Simple SummaryAround 20 years ago, genomic profiling of breast carcinomas identified tumor subtypes with clinical implications and opened the door for a better understanding of breast cancer biology. The commercialization of multigene tests had a significant impact on clinical practice, and yet, controversy exists as to which methodology is best to inform the choice of therapy and existing recommendations are inconsistent and often driven by cost-effectiveness. Here we report data from a cohort of breast cancer patients in which pathological and molecular subtyping are directly compared in a clinical setting. The findings show that some patients with genomic low-risk tumors could receive unnecessary systemic therapy if only following the classical clinical parameters, while others could remain under-treated. This study suggests that to design precise treatment regimens for patients with early breast cancer, the conventional clinicopathological classification should be complemented with the robust prognostic information provided by molecular subtyping.Precise prognosis is crucial for selection of adjuvant therapy in breast cancer. Molecular subtyping is increasingly used to complement immunohistochemical and pathological classification and to predict recurrence. This study compares both outcomes in a clinical setting. Molecular subtyping (MammaPrint®, TargetPrint®, and BluePrint®) and pathological classification data were compared in a cohort of 143 breast cancer patients. High risk clinical factors were defined by a value of the proliferation factor Ki67 equal or higher than 14% and/or high histological grade. The results from molecular classification were considered as reference.

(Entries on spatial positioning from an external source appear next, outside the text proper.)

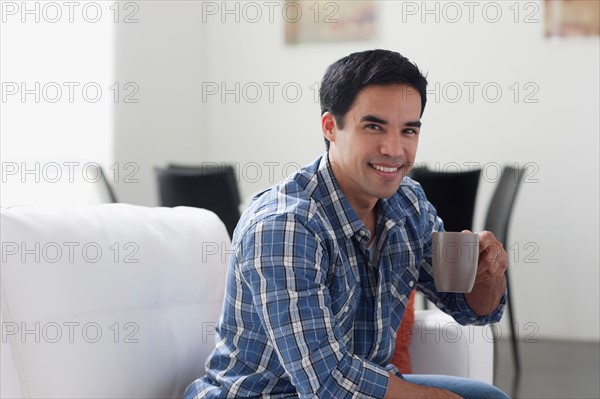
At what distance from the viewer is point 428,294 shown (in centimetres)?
165

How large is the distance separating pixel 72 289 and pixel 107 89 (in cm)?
315

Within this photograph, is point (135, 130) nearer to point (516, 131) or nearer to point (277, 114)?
point (277, 114)

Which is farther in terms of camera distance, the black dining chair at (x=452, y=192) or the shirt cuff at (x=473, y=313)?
the black dining chair at (x=452, y=192)

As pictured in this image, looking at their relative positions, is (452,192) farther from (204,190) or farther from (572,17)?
(572,17)

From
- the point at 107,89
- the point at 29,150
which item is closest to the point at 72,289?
the point at 29,150

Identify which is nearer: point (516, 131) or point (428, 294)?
point (428, 294)

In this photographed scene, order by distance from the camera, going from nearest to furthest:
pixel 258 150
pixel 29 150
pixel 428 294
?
1. pixel 428 294
2. pixel 29 150
3. pixel 258 150

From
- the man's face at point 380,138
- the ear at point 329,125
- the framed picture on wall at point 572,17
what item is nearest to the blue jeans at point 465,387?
the man's face at point 380,138

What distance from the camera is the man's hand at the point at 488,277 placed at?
59.0 inches

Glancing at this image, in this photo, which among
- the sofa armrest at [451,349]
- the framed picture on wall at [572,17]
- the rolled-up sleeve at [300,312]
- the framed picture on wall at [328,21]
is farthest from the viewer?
the framed picture on wall at [328,21]

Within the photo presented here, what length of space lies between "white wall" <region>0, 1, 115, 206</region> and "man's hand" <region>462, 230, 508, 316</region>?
243 centimetres

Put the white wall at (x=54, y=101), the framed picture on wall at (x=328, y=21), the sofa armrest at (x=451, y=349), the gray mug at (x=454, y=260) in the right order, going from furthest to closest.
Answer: the framed picture on wall at (x=328, y=21)
the white wall at (x=54, y=101)
the sofa armrest at (x=451, y=349)
the gray mug at (x=454, y=260)

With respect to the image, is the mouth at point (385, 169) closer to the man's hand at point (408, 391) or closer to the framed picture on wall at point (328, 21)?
the man's hand at point (408, 391)

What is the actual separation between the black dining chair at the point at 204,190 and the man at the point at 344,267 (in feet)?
6.53
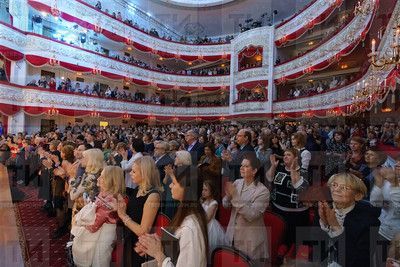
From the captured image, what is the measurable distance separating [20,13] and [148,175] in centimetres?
1634

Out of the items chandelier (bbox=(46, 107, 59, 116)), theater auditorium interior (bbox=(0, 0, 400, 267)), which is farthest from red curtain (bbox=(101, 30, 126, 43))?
chandelier (bbox=(46, 107, 59, 116))

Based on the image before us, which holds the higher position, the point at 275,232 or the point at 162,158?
the point at 162,158

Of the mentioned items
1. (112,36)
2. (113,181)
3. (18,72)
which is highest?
(112,36)

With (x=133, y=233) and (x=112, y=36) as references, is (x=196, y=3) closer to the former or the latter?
(x=112, y=36)

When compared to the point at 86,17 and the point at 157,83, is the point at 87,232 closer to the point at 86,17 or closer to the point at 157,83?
the point at 86,17

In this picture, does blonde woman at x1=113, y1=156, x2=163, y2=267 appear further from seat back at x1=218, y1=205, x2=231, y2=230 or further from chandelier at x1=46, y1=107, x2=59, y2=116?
chandelier at x1=46, y1=107, x2=59, y2=116

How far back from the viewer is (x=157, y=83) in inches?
961

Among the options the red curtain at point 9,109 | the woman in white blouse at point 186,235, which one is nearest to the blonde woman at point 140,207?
the woman in white blouse at point 186,235

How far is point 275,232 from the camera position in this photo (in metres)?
2.74

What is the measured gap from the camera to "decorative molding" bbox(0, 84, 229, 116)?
46.6 feet

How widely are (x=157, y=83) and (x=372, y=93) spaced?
740 inches

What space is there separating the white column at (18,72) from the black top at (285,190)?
611 inches

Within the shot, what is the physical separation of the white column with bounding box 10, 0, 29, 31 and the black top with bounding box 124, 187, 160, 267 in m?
15.8

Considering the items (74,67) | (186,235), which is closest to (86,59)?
(74,67)
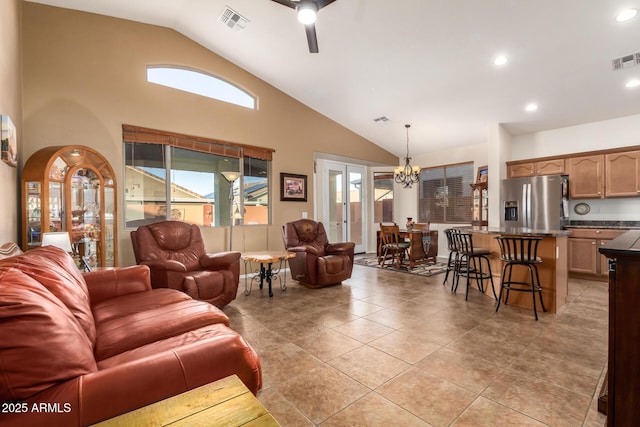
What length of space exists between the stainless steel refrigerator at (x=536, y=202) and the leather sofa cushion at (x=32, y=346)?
6.30 metres

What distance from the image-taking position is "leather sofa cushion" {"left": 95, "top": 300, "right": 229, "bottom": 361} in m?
1.55

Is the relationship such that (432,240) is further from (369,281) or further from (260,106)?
(260,106)

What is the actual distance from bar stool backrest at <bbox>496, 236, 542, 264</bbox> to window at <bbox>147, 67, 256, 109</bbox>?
461 centimetres

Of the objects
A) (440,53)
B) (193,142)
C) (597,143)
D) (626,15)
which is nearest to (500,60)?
(440,53)

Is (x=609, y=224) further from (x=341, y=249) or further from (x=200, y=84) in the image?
(x=200, y=84)

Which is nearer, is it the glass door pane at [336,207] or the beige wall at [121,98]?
the beige wall at [121,98]

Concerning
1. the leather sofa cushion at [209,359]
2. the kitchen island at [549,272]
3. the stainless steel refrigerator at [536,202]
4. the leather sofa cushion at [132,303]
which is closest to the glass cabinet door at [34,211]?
the leather sofa cushion at [132,303]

Core needle biopsies were found to be comparable to surgery samples for molecular classification. Discrepancies were found between molecular and pathological subtyping of the samples, including misclassification of HER2-positive tumors and the identification of a significant percentage of genomic high risk T1N0 tumors. In addition, 20% of clinical low-risk tumors showed genomic high risk, while clinical high-risk samples included 42% of cases with genomic low risk. According to pathological subtyping, a considerable number of breast cancer patients would not receive the appropriate systemic therapy. Our findings support the need to determine the molecular subtype of invasive breast tumors to improve breast cancer management.